Once you have determined the type of data to integrate, you should then consider the level of integration which can often have a significant cost implication. Types of integration include:
• Manual uploads using a defined template;
• Manual or automated file transfers using a secure protocol over the Internet;
• Fully automated transfers on demand via an application programming interface (API).
Decisions on the automation and level of integration require a cost-benefit type review to weigh the time and resources of a manual process versus the cost of building and maintaining an automated process. Vendors should be reviewed not only on the integration options they provide, but also on their flexibility in allowing integration to grow as you better understand your processes.
So how do you actually go about implementing software to support your compliance program? The first step is to gain commitment. This includes commitment from executive management as well as those who will be involved in the process. To achieve this, you must be clear about the risks and obligations that the system is being designed to manage and focus on how the system will support the strategic goals of the organization. Having issues such as those surrounding GSK and Sinopharm fresh in the minds of your senior managers can help.

# Data under study
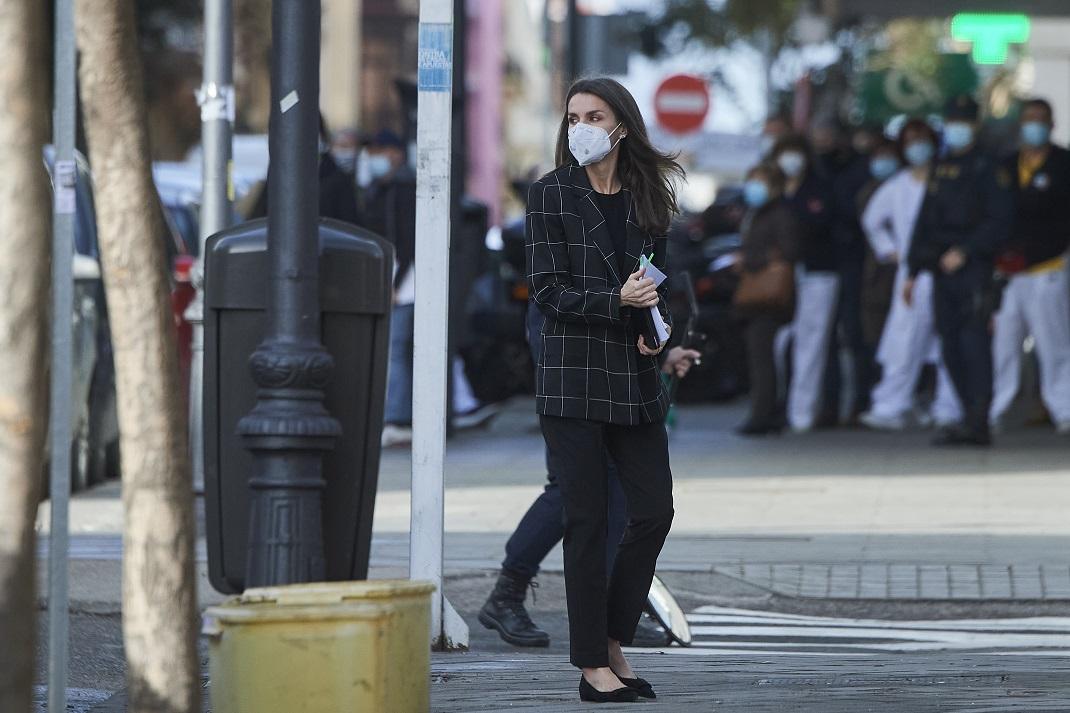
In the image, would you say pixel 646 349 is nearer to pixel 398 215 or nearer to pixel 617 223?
pixel 617 223

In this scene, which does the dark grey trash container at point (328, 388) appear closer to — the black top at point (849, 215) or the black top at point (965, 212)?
the black top at point (965, 212)

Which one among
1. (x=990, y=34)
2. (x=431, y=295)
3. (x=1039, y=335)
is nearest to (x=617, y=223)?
(x=431, y=295)

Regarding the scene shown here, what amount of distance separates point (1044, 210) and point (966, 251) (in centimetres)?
89

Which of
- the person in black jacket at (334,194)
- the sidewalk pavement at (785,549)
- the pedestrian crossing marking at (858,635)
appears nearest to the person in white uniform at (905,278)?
the sidewalk pavement at (785,549)

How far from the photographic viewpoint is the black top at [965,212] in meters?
13.8

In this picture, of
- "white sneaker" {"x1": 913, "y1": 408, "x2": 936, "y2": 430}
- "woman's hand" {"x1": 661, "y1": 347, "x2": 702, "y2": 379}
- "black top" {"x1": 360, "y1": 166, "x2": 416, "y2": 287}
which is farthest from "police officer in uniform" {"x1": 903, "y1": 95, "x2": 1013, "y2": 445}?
"woman's hand" {"x1": 661, "y1": 347, "x2": 702, "y2": 379}

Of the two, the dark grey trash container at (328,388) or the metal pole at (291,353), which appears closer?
the metal pole at (291,353)

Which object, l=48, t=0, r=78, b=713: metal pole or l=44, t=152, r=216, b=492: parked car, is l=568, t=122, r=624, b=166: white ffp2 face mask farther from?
l=44, t=152, r=216, b=492: parked car

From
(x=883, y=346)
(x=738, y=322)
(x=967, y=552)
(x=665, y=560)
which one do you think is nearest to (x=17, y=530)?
(x=665, y=560)

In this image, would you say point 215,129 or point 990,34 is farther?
point 990,34

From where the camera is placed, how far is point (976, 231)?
13805 millimetres

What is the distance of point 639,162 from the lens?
6.32 metres

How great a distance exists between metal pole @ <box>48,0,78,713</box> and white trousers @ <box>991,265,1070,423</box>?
9972mm

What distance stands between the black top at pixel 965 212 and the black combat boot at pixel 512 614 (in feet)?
22.4
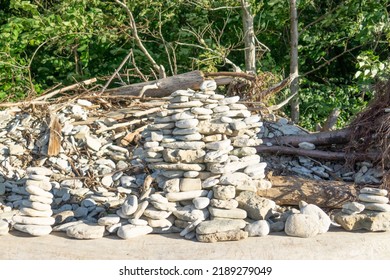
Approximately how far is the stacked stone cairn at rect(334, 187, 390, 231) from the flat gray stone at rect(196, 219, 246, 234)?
0.78 meters

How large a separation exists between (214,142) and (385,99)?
5.65 ft

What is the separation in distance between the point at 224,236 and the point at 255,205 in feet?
1.29

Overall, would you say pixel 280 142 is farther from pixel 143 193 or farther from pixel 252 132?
pixel 143 193

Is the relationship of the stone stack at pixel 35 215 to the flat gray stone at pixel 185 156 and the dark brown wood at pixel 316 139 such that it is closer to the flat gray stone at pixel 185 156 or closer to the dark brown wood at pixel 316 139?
the flat gray stone at pixel 185 156

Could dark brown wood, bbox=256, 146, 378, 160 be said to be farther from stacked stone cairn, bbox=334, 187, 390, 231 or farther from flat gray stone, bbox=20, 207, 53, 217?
flat gray stone, bbox=20, 207, 53, 217

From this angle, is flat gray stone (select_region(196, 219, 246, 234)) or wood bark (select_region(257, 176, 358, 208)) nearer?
flat gray stone (select_region(196, 219, 246, 234))

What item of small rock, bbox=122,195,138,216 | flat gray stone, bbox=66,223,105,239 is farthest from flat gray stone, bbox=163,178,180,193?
flat gray stone, bbox=66,223,105,239

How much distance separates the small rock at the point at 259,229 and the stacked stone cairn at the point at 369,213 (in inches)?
22.9

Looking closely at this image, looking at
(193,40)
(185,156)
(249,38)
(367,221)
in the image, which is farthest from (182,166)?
(193,40)

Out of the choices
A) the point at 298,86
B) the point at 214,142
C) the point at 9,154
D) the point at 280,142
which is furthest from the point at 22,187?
the point at 298,86

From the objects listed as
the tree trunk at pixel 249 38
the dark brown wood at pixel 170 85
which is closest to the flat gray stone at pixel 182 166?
the dark brown wood at pixel 170 85

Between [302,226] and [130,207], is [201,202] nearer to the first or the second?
[130,207]

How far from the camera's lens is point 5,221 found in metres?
5.09

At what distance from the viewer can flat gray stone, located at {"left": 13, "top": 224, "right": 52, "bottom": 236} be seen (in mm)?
4926
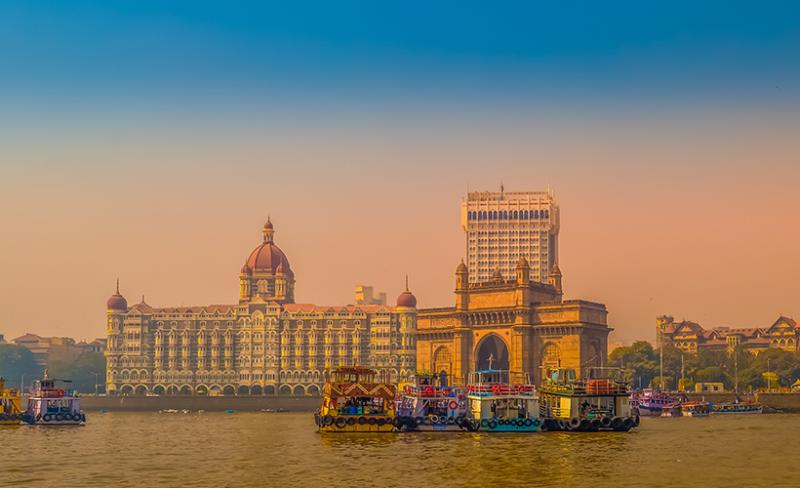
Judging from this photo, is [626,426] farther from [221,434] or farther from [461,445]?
[221,434]

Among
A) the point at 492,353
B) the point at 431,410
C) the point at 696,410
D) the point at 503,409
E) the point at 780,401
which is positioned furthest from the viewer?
the point at 492,353

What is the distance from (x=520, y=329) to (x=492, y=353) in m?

# Questions to answer
a. According to the passage on compliance software, what is the first step in implementing software to support a compliance program?
b. Carry on the passage on compliance software from its last sentence.

# Solved problems
a. Gaining commitment.

b.
Additionally, there also needs to be a consideration of the question of whether to build or buy. You will need to think about your company culture, budget, size and geographic locations, and whether you have the necessary resources to complete an internal build project. If you are able to build internally, you will need to ensure that there is a plan to meet the challenges of supporting and maintaining software once the initial budget has been exhausted. Should you decide to purchase a system, test the market and select a vendor who understands the goals of compliance and has built a flexible system that allows you to fit their software around your processes.
The next stage is to implement your system. This entails more than the basic parts of designing the processes, purchasing or building the system, then implementing and testing the processes. The key element, which is often overlooked, is communication, since a major risk for any system is that people won’t use it. A clear strategy for communications is required, and it must include a detailed training program (either in the classroom or online) that covers the reasons for the system (e.g., corruption or health and safety) and when the system will be available as well as how to use it.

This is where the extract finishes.